When I was in high school, my family owned a car stereo shop. Along with manning the register and sweeping the floors, one of my duties was to help with the car stereo installation process. I spent many of my formative years learning the mystic arts of car stereo installation and after many years of apprenticeship, I was allowed to do the simple installations, primarily in-door speakers. One of the most important things I learned during my apprenticeship was tool selection. There was always a tool for a job no matter how hairy or complex. Sometimes it was tin snips to widen a hole, other times it was a battery with wires attached to it to test the speaker via its contacts. The most frequent tool used in this process was made using a straightened wire coat hanger and electrical tape. We'd attach speaker wire to the hanger and use it to lace through the nooks and crannies of the customers' car. During my apprenticeship, I learned how to discern which tool was best for each job.
Most of the teams I work on nowadays spend large amounts of time and resources investigating the litany of AI tools and technologies available. The primary goal of this research is to leverage these tools to improve our users' and customers' experiences. One area of research that seems promising is using natural language to build information-retrieval applications capable of gleaning information from company databases, documents, and other sources of information. Basically, internal search engines.
Over the last three-plus decades, I've worked on tons of database systems. Without fail, every system ended up with some form of hand-cobbled query generator in which end users could write their own queries. This hand-cobbled system was usually some type of screen resembling the command console from Starship Enterprise. It takes a PhD just to generate mailing list from these beasts.
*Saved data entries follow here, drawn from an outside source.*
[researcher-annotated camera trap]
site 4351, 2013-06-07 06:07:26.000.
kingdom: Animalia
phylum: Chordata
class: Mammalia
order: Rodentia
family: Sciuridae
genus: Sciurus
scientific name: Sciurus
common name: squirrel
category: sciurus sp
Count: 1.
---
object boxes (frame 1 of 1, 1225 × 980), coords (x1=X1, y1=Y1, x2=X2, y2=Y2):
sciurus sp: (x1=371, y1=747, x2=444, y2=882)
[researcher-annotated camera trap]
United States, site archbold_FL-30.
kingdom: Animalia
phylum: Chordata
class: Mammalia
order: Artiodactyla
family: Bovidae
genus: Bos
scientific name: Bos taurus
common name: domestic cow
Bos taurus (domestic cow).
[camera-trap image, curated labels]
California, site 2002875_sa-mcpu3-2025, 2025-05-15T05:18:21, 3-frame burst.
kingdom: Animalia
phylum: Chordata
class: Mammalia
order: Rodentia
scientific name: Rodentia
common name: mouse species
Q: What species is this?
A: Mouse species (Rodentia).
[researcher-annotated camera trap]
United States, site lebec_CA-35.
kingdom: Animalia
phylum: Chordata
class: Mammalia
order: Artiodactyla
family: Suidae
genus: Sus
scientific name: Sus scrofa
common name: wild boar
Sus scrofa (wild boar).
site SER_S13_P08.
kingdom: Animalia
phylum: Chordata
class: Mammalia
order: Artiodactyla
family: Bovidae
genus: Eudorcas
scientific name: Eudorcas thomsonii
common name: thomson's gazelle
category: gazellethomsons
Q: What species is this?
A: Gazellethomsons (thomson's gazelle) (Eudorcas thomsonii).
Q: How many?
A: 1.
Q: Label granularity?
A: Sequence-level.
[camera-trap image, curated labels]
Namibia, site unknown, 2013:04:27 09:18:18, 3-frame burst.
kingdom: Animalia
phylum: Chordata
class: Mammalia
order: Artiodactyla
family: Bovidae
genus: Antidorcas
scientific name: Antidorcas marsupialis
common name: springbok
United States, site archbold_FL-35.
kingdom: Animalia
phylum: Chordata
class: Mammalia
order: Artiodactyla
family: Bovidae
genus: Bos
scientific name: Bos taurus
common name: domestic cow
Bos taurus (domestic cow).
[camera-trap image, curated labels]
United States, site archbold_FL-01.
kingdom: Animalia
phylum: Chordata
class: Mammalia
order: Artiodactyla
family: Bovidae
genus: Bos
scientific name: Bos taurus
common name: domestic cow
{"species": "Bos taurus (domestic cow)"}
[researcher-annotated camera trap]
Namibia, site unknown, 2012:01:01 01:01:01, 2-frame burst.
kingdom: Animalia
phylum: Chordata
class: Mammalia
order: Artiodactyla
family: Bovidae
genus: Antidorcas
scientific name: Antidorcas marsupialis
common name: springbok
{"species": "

LOL.
What if we could create systems where users use natural language to ask questions like: “Who were my most valued customers last month?” or “Break down sales by product and by month over the last three years?”
My guess is that the current state of AI tech should be able to handle this scenario.
I began my research looking at available open-source tools and code. Overall, I felt that to create something really useful, the cost-to-value ratio would be prohibitive. I started looking for something that was more self-contained. Luckily for me, Snowflake, my cloud database provider, has added a huge set of AI features, and one of them might work for my needs. After a bit of research, I found Cortex, a natural language-to-SQL tool built into the Snowflake architecture. Cortex works by taking a natural language query, sending it to Snowflake's LLM engine accompanied by metadata (defined with a YAML-based semantic model), and results in a SQL Query. You then take that query and pass it to Snowflake, which returns your query data. Figure 1 demonstrates this.

After building these different pieces and parts, I was able to start firing queries at the engine and, to be honest, its success rate was impressive. I did a demonstration of this a few months back in front of a live meeting and it generated successful queries around 95% of the time. This begs the question: “Yes, it generated queries that ran without error 95% of the time, but did these queries reflect the actual content of my question?” This was something that I considered nearly immediately. If I want to put this in users' hands, how do I make sure that the system provides accurate answers?
My team is starting to handle this using two techniques. One is taking advantage of the Verified Query feature provided by Snowflake's semantic model specification. Verified queries are ones that developers deem “good” and that can be used to train the model. The more verified queries, the better the model result.
This is augmented by using unit testing to send variants of these queries to the engine and then verifying them against known good queries. Thes two techniques were very loosely inspired by an article I read about the Cleveland clinic. The article, “Mayo Clinic's secret weapon against AI hallucinations: Reverse RAG in action”, discusses using multiple passes of RAG to help prevent hallucinations. The goal is to enable users to ask discerning questions and get deterministic data in return. Although this RAG style of validation isn't perfect, it's moving us closer to putting these systems into user's hands.
As researchers, we need to clarify with our users the true nature of these LLM-based AI systems. The LLMs are discerning systems. They make best guesses from your queries and return answers that may or may not be deterministic. Users of technology are used to getting deterministic answers from technology: We put two-plus-two and we expect to get four. This is why LLMs are really buyer-beware.
That returns this discussion to that apprentice stereo installer, now the AI researcher apprentice. What tools will the researcher decide are the best for the job? Time will tell, but semantic models, RAG-inspired validation, and reinforced model training with verified queries seem like some long-terms tools to be added to the toolbox.